(WORK TO COMPLETE):
Go through the data and count each line that has the string "United". Give that count alone.

Saved data entries:
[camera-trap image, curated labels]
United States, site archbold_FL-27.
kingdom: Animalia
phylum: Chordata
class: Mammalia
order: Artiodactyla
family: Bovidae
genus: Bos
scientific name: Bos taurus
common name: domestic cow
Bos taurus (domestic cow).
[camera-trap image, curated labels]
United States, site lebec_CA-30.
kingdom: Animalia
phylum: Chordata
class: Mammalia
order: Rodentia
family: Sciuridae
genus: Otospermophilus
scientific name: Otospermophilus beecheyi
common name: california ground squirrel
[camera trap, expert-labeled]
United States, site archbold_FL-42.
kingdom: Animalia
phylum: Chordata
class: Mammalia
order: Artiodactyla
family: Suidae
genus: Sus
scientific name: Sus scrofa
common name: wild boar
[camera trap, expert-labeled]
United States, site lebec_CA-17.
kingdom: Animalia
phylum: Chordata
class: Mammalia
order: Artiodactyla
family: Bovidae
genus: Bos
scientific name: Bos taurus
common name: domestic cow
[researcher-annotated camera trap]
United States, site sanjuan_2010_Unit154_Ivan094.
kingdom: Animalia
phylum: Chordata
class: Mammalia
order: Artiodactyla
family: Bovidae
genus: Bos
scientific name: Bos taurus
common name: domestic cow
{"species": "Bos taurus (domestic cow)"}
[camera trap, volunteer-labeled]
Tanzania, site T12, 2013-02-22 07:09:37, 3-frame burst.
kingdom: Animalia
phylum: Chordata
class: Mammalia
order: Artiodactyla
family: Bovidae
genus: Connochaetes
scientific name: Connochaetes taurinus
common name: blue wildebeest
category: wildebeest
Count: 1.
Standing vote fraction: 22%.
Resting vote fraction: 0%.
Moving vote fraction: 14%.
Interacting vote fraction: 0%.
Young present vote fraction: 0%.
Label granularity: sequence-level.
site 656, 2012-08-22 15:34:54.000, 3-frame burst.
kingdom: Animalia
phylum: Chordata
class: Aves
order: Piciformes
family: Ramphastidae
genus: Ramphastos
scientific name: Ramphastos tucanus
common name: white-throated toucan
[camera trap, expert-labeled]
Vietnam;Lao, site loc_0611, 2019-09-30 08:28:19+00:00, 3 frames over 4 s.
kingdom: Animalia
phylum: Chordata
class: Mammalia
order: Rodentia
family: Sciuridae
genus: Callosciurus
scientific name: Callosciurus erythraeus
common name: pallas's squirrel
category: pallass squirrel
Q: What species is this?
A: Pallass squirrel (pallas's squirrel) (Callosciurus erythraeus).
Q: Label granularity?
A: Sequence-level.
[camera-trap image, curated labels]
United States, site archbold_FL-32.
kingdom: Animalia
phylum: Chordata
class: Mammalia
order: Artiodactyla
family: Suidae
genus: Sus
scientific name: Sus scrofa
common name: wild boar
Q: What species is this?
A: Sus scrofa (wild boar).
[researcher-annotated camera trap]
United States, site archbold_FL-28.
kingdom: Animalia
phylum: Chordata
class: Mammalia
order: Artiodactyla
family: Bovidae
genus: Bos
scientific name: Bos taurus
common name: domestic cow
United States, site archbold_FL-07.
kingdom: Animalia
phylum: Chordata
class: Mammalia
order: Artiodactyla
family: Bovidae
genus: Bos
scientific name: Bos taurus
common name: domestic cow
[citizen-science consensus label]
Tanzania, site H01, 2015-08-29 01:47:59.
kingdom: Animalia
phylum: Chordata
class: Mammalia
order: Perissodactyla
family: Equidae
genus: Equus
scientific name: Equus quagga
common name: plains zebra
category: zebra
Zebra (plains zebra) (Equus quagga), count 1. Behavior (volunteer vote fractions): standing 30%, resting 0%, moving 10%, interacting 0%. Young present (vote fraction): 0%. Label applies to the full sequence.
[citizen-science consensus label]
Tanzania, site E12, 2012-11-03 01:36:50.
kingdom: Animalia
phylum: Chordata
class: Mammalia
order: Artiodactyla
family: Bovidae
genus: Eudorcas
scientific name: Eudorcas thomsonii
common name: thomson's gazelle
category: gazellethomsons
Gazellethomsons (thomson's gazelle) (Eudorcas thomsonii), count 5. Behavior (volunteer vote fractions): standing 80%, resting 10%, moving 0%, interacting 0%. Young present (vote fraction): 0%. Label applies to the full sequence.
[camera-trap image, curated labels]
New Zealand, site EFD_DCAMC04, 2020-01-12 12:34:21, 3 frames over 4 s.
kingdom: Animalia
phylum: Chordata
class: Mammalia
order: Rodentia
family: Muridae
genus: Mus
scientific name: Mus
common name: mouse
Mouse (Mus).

(TASK SOLUTION):
8